◆ What you have to do ◆
Would you print the entire listing exactly, leaving nothing out?

◆ Data section ◆
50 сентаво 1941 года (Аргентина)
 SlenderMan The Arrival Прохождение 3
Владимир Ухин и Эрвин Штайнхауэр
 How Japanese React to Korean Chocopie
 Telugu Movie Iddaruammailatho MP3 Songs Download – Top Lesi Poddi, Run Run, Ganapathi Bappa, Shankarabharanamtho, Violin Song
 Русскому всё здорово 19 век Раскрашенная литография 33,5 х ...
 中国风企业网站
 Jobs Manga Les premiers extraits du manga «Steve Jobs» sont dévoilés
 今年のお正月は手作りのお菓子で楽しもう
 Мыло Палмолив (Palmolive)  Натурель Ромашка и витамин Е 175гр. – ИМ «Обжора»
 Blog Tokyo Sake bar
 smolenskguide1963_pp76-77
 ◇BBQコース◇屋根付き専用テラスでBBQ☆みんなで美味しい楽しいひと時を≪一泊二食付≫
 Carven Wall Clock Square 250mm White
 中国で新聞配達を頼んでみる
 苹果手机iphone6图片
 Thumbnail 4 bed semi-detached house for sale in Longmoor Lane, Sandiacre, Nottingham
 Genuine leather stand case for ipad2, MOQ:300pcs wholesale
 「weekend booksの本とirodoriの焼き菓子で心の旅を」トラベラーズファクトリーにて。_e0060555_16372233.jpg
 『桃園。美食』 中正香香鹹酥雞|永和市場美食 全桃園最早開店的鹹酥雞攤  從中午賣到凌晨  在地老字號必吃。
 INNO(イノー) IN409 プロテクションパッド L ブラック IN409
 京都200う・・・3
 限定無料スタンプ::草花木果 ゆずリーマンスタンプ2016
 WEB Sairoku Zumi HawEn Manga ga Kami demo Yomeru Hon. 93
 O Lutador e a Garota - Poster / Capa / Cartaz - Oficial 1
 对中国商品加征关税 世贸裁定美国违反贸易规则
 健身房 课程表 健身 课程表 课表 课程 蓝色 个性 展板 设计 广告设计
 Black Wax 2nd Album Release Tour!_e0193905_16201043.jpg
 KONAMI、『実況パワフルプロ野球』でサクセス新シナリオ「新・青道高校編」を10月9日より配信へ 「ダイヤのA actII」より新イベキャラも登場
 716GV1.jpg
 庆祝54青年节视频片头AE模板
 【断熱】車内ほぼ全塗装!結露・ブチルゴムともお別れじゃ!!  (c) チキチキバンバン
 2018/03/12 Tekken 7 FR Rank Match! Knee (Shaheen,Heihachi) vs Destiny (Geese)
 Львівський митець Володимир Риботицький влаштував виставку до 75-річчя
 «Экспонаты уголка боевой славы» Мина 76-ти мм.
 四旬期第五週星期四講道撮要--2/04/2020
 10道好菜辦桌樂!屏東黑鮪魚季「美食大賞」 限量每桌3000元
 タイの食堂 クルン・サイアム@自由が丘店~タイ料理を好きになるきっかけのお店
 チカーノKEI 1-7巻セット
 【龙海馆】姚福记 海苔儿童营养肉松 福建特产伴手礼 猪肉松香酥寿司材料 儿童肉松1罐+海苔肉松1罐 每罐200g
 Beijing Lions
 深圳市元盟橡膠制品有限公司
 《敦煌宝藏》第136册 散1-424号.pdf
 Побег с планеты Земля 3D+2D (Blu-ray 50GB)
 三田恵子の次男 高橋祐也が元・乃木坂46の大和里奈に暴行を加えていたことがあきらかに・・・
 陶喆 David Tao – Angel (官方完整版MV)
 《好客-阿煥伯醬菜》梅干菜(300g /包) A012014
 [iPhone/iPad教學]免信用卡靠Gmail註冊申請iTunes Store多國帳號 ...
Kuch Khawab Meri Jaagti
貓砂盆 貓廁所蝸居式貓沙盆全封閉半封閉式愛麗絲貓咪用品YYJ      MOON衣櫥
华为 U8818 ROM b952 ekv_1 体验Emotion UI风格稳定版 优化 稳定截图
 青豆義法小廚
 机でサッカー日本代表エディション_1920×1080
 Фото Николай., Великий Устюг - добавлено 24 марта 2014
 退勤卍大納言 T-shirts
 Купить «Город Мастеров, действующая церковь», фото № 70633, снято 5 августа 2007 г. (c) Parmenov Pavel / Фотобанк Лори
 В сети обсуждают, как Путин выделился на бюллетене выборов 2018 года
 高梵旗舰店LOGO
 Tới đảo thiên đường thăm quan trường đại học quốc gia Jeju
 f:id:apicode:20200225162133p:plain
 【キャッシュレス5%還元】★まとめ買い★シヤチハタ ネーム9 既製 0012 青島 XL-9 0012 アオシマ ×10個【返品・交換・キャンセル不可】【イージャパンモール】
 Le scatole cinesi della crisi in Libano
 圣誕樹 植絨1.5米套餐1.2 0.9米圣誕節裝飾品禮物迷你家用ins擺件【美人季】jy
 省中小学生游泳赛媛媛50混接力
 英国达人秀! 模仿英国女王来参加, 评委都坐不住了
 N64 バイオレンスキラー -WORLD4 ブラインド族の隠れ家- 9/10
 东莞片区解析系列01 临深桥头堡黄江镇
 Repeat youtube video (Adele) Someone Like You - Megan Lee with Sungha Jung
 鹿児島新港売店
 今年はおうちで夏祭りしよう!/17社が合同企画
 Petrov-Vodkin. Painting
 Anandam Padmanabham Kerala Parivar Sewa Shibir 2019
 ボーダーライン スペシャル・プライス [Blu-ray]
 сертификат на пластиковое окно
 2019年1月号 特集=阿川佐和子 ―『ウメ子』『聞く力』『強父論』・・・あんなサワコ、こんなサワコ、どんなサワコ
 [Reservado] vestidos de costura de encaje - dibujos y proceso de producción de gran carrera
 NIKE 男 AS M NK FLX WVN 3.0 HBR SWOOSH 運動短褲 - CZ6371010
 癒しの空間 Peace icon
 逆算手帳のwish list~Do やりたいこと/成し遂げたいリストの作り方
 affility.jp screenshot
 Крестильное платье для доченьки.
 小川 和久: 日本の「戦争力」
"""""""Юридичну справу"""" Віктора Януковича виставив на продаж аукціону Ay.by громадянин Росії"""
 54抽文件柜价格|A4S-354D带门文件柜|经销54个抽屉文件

◆ Result of the exercise ◆
50 сентаво 1941 года (Аргентина)
 SlenderMan The Arrival Прохождение 3
Владимир Ухин и Эрвин Штайнхауэр
 How Japanese React to Korean Chocopie
 Telugu Movie Iddaruammailatho MP3 Songs Download – Top Lesi Poddi, Run Run, Ganapathi Bappa, Shankarabharanamtho, Violin Song
 Русскому всё здорово 19 век Раскрашенная литография 33,5 х ...
 中国风企业网站
 Jobs Manga Les premiers extraits du manga «Steve Jobs» sont dévoilés
 今年のお正月は手作りのお菓子で楽しもう
 Мыло Палмолив (Palmolive)  Натурель Ромашка и витамин Е 175гр. – ИМ «Обжора»
 Blog Tokyo Sake bar
 smolenskguide1963_pp76-77
 ◇BBQコース◇屋根付き専用テラスでBBQ☆みんなで美味しい楽しいひと時を≪一泊二食付≫
 Carven Wall Clock Square 250mm White
 中国で新聞配達を頼んでみる
 苹果手机iphone6图片
 Thumbnail 4 bed semi-detached house for sale in Longmoor Lane, Sandiacre, Nottingham
 Genuine leather stand case for ipad2, MOQ:300pcs wholesale
 「weekend booksの本とirodoriの焼き菓子で心の旅を」トラベラーズファクトリーにて。_e0060555_16372233.jpg
 『桃園。美食』 中正香香鹹酥雞|永和市場美食 全桃園最早開店的鹹酥雞攤  從中午賣到凌晨  在地老字號必吃。
 INNO(イノー) IN409 プロテクションパッド L ブラック IN409
 京都200う・・・3
 限定無料スタンプ::草花木果 ゆずリーマンスタンプ2016
 WEB Sairoku Zumi HawEn Manga ga Kami demo Yomeru Hon. 93
 O Lutador e a Garota - Poster / Capa / Cartaz - Oficial 1
 对中国商品加征关税 世贸裁定美国违反贸易规则
 健身房 课程表 健身 课程表 课表 课程 蓝色 个性 展板 设计 广告设计
 Black Wax 2nd Album Release Tour!_e0193905_16201043.jpg
 KONAMI、『実況パワフルプロ野球』でサクセス新シナリオ「新・青道高校編」を10月9日より配信へ 「ダイヤのA actII」より新イベキャラも登場
 716GV1.jpg
 庆祝54青年节视频片头AE模板
 【断熱】車内ほぼ全塗装!結露・ブチルゴムともお別れじゃ!!  (c) チキチキバンバン
 2018/03/12 Tekken 7 FR Rank Match! Knee (Shaheen,Heihachi) vs Destiny (Geese)
 Львівський митець Володимир Риботицький влаштував виставку до 75-річчя
 «Экспонаты уголка боевой славы» Мина 76-ти мм.
 四旬期第五週星期四講道撮要--2/04/2020
 10道好菜辦桌樂!屏東黑鮪魚季「美食大賞」 限量每桌3000元
 タイの食堂 クルン・サイアム@自由が丘店~タイ料理を好きになるきっかけのお店
 チカーノKEI 1-7巻セット
 【龙海馆】姚福记 海苔儿童营养肉松 福建特产伴手礼 猪肉松香酥寿司材料 儿童肉松1罐+海苔肉松1罐 每罐200g
 Beijing Lions
 深圳市元盟橡膠制品有限公司
 《敦煌宝藏》第136册 散1-424号.pdf
 Побег с планеты Земля 3D+2D (Blu-ray 50GB)
 三田恵子の次男 高橋祐也が元・乃木坂46の大和里奈に暴行を加えていたことがあきらかに・・・
 陶喆 David Tao – Angel (官方完整版MV)
 《好客-阿煥伯醬菜》梅干菜(300g /包) A012014
 [iPhone/iPad教學]免信用卡靠Gmail註冊申請iTunes Store多國帳號 ...
Kuch Khawab Meri Jaagti
貓砂盆 貓廁所蝸居式貓沙盆全封閉半封閉式愛麗絲貓咪用品YYJ      MOON衣櫥
华为 U8818 ROM b952 ekv_1 体验Emotion UI风格稳定版 优化 稳定截图
 青豆義法小廚
 机でサッカー日本代表エディション_1920×1080
 Фото Николай., Великий Устюг - добавлено 24 марта 2014
 退勤卍大納言 T-shirts
 Купить «Город Мастеров, действующая церковь», фото № 70633, снято 5 августа 2007 г. (c) Parmenov Pavel / Фотобанк Лори
 В сети обсуждают, как Путин выделился на бюллетене выборов 2018 года
 高梵旗舰店LOGO
 Tới đảo thiên đường thăm quan trường đại học quốc gia Jeju
 f:id:apicode:20200225162133p:plain
 【キャッシュレス5%還元】★まとめ買い★シヤチハタ ネーム9 既製 0012 青島 XL-9 0012 アオシマ ×10個【返品・交換・キャンセル不可】【イージャパンモール】
 Le scatole cinesi della crisi in Libano
 圣誕樹 植絨1.5米套餐1.2 0.9米圣誕節裝飾品禮物迷你家用ins擺件【美人季】jy
 省中小学生游泳赛媛媛50混接力
 英国达人秀! 模仿英国女王来参加, 评委都坐不住了
 N64 バイオレンスキラー -WORLD4 ブラインド族の隠れ家- 9/10
 东莞片区解析系列01 临深桥头堡黄江镇
 Repeat youtube video (Adele) Someone Like You - Megan Lee with Sungha Jung
 鹿児島新港売店
 今年はおうちで夏祭りしよう!/17社が合同企画
 Petrov-Vodkin. Painting
 Anandam Padmanabham Kerala Parivar Sewa Shibir 2019
 ボーダーライン スペシャル・プライス [Blu-ray]
 сертификат на пластиковое окно
 2019年1月号 特集=阿川佐和子 ―『ウメ子』『聞く力』『強父論』・・・あんなサワコ、こんなサワコ、どんなサワコ
 [Reservado] vestidos de costura de encaje - dibujos y proceso de producción de gran carrera
 NIKE 男 AS M NK FLX WVN 3.0 HBR SWOOSH 運動短褲 - CZ6371010
 癒しの空間 Peace icon
 逆算手帳のwish list~Do やりたいこと/成し遂げたいリストの作り方
 affility.jp screenshot
 Крестильное платье для доченьки.
 小川 和久: 日本の「戦争力」
"""""""Юридичну справу"""" Віктора Януковича виставив на продаж аукціону Ay.by громадянин Росії"""
 54抽文件柜价格|A4S-354D带门文件柜|经销54个抽屉文件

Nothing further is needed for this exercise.